# Exercise task
Transcribe the stretch of the records from the line containing "38, 231, 132)?" through the end of the records, keeping every character unchanged.

# Records

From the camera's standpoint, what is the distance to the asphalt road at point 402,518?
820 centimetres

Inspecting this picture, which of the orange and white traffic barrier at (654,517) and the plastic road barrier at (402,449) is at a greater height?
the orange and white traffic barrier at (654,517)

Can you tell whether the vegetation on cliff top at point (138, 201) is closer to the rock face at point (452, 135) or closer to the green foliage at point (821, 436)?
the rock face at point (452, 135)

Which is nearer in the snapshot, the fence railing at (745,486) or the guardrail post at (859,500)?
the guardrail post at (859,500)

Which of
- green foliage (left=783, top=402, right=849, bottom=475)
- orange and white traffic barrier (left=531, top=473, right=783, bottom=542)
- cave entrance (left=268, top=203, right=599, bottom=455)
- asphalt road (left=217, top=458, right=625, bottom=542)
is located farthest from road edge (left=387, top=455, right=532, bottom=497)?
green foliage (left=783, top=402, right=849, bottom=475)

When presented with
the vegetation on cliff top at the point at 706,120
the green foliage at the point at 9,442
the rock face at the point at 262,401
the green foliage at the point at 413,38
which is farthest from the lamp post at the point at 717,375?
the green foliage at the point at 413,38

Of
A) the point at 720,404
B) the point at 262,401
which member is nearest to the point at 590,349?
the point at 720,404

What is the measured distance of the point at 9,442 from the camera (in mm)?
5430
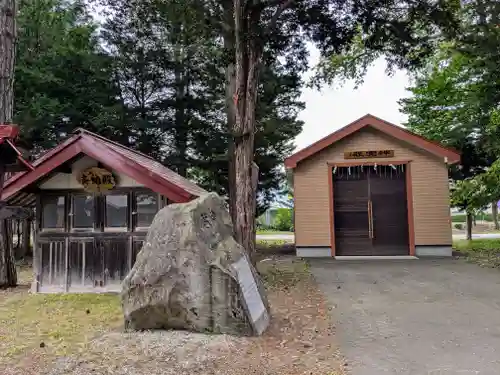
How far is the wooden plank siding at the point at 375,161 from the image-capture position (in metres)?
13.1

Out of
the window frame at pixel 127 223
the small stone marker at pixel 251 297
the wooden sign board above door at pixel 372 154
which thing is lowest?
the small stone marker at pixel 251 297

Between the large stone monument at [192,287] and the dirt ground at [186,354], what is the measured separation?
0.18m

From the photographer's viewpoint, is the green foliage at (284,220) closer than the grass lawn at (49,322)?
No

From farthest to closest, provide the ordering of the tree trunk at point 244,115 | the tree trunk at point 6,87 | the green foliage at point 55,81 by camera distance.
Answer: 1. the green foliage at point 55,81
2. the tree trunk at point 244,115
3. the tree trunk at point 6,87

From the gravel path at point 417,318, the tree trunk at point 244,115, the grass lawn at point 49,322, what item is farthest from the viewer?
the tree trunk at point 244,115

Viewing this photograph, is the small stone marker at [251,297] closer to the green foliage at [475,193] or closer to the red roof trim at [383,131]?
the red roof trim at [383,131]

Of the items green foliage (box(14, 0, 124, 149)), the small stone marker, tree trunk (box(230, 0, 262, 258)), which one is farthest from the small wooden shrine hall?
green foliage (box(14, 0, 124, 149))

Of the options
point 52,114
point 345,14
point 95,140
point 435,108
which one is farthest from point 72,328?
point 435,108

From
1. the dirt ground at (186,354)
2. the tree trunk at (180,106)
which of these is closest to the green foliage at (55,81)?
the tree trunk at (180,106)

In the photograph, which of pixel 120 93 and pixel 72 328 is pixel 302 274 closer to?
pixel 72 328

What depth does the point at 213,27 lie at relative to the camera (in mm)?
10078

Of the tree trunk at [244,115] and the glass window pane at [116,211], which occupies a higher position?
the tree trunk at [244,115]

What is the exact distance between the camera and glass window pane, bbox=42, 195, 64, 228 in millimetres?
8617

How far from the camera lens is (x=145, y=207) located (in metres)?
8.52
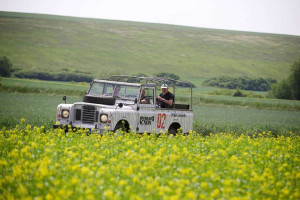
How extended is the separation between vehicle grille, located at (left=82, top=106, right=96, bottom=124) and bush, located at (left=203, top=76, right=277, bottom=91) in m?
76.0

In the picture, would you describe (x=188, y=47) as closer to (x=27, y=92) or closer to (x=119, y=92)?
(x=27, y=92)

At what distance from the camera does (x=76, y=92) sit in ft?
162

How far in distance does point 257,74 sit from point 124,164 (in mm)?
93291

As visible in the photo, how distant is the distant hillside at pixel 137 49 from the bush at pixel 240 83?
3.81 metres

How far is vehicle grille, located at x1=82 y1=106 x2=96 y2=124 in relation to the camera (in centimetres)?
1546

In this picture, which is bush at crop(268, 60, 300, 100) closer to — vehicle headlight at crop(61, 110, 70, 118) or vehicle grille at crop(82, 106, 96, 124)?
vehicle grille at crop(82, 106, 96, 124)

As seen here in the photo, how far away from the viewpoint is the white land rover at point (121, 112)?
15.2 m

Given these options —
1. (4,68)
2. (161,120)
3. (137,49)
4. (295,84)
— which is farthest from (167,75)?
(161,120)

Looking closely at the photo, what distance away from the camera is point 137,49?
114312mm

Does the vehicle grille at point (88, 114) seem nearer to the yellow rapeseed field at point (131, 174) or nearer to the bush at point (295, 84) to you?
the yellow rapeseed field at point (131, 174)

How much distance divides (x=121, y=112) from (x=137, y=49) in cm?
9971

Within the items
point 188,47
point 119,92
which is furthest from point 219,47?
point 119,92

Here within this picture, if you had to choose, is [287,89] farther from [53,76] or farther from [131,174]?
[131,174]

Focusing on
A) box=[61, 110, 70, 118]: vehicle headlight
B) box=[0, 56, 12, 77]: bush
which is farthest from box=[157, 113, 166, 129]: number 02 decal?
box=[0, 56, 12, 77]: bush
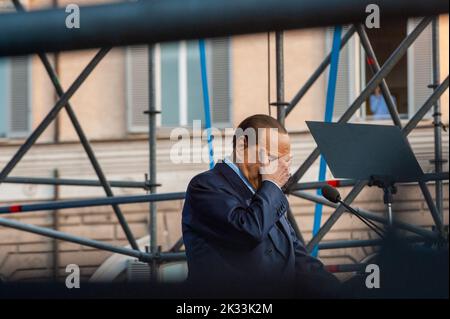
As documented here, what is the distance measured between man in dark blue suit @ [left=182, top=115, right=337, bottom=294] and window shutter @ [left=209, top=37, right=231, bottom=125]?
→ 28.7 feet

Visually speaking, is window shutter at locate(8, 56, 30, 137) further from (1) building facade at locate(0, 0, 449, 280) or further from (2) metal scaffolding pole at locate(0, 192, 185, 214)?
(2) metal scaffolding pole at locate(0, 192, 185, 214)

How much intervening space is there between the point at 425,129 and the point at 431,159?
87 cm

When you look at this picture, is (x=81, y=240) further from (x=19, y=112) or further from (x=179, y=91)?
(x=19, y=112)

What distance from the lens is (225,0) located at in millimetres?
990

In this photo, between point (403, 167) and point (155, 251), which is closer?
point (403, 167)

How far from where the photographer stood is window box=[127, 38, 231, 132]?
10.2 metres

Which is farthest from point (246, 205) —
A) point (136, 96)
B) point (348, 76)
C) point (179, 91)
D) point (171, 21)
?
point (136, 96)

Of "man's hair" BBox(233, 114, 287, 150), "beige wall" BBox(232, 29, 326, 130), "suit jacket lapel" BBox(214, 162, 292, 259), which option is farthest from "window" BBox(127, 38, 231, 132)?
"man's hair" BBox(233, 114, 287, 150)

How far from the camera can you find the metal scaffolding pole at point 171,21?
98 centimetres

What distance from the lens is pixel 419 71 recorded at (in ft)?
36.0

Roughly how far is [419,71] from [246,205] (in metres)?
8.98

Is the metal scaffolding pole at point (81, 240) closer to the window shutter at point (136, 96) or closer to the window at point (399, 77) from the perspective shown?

# Answer to this problem
Of "man's hair" BBox(233, 114, 287, 150), "beige wall" BBox(232, 29, 326, 130), "suit jacket lapel" BBox(214, 162, 292, 259), which option is farthest from "window" BBox(127, 38, 231, 132)?
"man's hair" BBox(233, 114, 287, 150)

How far from the camera can you find the metal scaffolding pole at point 171,21?
98 centimetres

What distance from the lens is pixel 419 71 recorded at (in ft)?
36.0

Roughly how far is [419,71] from [246,205] (in metres)?
8.98

Is the metal scaffolding pole at point (81, 240) closer to the window shutter at point (136, 96) or closer to the window at point (399, 77) from the perspective shown?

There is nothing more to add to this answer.